== Text provided ==

By Melinda Munson
Skagway City School has five vacancies for the 2021-2022 school year. The school will need a preschool director, a part-time Spanish teacher, a maintenance/technician worker and both a science and social studies instructor for junior high/high school.
Superintendent Dr. Josh Coughran said the number of staff departures is not necessarily unusual.
“It’s in the ballpark,” he said.
According to Coughran, science teacher Tom Parker and social studies teacher Ryan Hickel, both in their first years in Skagway, didn’t see the town at its most exciting during the pandemic, with several shelter-in-place orders and a majority of Skagway businesses shuttered.
“It must have been hard being a single, new guy,” Coughran said.
Jeffrey Hewitt, Spanish teacher, said she accepted a job in Colorado. The town took a collective sigh of relief when she promised she would be back each summer to manage her Thai restaurant, Starfire.
Coughran said maintenance worker Paul Kowal accepted a different position in town.
“I don’t know how the school is going to operate without him,” said special education director Heidi Fairbanks. “He is phenomenal.”
The school is also losing Fairbanks. She was offered a principal position in Maine.
In 2020, the school welcomed their first students that required a self contained classroom, a classroom designed for children who require a special education teacher throughout the day.
Fairbanks designed a program for the three new students and mentored Catera Gilmore, who was hired to oversee the inaugural classroom.

===
== Records shown ==

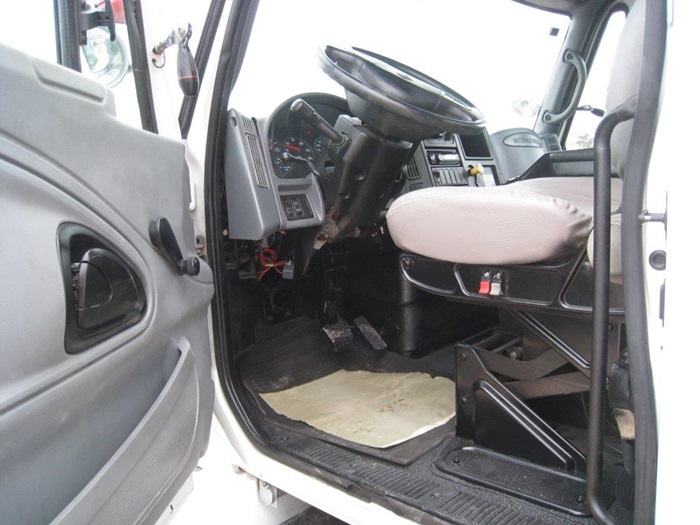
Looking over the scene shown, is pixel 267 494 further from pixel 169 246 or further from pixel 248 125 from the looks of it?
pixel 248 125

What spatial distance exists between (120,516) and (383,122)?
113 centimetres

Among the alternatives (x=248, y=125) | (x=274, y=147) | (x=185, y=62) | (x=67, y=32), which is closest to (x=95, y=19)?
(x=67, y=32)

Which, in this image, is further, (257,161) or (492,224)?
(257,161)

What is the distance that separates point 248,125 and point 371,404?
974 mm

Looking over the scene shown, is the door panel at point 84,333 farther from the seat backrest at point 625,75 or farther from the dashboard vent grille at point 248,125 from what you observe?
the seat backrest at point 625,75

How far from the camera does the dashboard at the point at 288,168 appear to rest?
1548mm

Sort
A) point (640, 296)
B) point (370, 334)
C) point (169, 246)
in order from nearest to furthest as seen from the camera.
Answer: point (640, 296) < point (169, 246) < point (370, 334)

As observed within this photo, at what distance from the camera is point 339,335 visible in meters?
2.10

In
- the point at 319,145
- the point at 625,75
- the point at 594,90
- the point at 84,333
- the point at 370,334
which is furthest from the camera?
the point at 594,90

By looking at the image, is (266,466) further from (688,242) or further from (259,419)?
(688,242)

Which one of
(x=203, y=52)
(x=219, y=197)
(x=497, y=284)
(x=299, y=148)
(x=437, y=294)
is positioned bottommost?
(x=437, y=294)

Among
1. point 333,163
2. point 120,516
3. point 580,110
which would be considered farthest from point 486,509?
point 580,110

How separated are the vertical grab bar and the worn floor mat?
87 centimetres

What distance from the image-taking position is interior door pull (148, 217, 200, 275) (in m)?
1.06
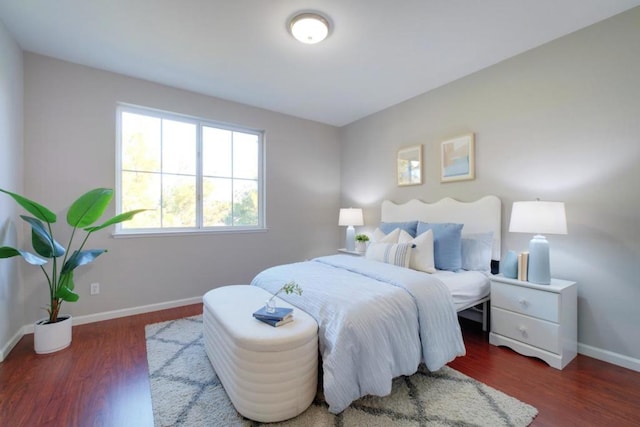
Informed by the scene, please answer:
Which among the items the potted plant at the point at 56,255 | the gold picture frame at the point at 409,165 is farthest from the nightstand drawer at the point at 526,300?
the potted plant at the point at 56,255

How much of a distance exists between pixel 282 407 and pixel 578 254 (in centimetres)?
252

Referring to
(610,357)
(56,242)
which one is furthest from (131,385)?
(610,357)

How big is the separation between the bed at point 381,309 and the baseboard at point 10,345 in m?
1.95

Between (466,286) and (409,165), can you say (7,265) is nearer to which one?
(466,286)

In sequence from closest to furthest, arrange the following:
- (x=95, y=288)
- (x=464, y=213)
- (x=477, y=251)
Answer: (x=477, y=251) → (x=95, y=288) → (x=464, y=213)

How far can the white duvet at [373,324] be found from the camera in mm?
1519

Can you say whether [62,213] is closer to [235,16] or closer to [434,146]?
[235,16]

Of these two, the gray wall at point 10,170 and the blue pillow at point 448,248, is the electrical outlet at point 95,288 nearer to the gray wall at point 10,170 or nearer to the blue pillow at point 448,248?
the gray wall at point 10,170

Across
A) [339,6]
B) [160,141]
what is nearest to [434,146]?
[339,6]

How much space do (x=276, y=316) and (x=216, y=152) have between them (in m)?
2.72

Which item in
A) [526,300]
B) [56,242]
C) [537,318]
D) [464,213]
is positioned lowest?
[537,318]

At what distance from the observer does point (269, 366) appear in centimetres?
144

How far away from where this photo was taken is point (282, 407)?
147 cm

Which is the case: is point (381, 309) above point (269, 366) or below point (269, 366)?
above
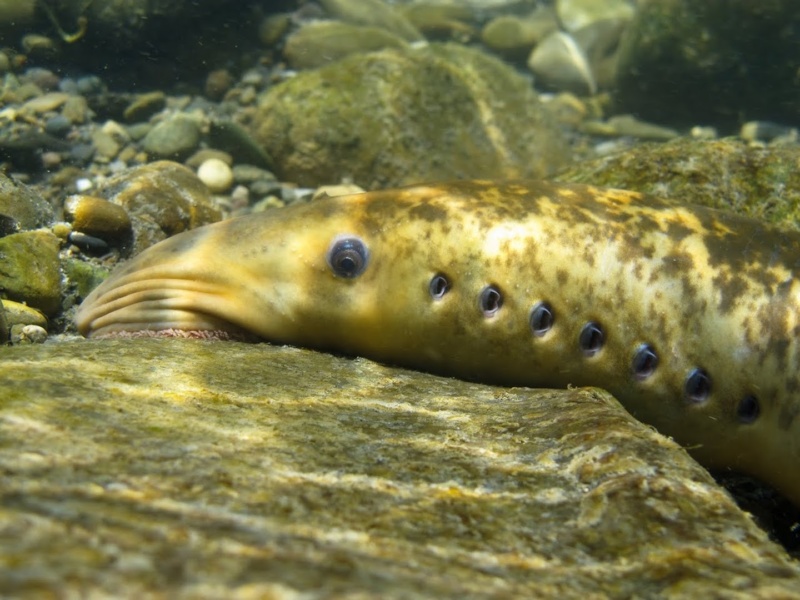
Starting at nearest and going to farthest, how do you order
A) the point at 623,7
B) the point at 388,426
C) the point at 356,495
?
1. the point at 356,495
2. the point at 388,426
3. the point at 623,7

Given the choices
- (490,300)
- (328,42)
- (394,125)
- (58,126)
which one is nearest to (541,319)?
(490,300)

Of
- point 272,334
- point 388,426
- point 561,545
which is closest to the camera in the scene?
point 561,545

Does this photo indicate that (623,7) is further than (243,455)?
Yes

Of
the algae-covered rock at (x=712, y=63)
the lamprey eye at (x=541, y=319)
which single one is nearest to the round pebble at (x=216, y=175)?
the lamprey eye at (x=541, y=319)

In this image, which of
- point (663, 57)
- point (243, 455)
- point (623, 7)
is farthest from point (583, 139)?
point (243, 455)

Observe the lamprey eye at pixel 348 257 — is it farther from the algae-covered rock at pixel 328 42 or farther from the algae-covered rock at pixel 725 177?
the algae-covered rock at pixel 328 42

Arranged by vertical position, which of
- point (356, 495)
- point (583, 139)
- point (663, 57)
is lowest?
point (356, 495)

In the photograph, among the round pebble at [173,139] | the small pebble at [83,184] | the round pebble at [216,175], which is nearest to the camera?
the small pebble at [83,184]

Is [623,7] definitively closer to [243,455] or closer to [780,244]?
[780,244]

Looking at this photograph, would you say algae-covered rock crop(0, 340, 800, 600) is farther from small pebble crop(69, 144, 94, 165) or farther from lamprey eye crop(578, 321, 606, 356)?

===

• **Exercise description**
Please carry the article about Skagway City School's staff vacancies forward from the point where it stops.

• **Answer space**
According to Coughran, it is surprisingly difficult to recruit teachers for his school, which has the highest test scores in the state.
“Sometimes it’s a place that people have never heard of before. That’s difficult,” Coughran said. He added that the number of qualified teachers across the state has dropped dramatically.
While Coughran is advertising the positions and checking in with teacher databases, he plans to focus on locals.
“Anything we can do to support local talent, anyone who has an affinity for education. Those are the people who stick around,” he said.
So far, Skagway School is having success with this method. Preschool teacher Kourtney Rupprecht is teaching while simultaneously working on her bachelor’s in elementary education. She will student-teach in the kindergarten classroom starting in August. Gilmore will be the teacher of record, dividing her time between the special education room and the kindergarten.
Cody Burnham, currently the first grade teacher, will transfer to the special education department.
Position details for all of Skagway School’s vacancies can be found at skagwayschool.org/human resources.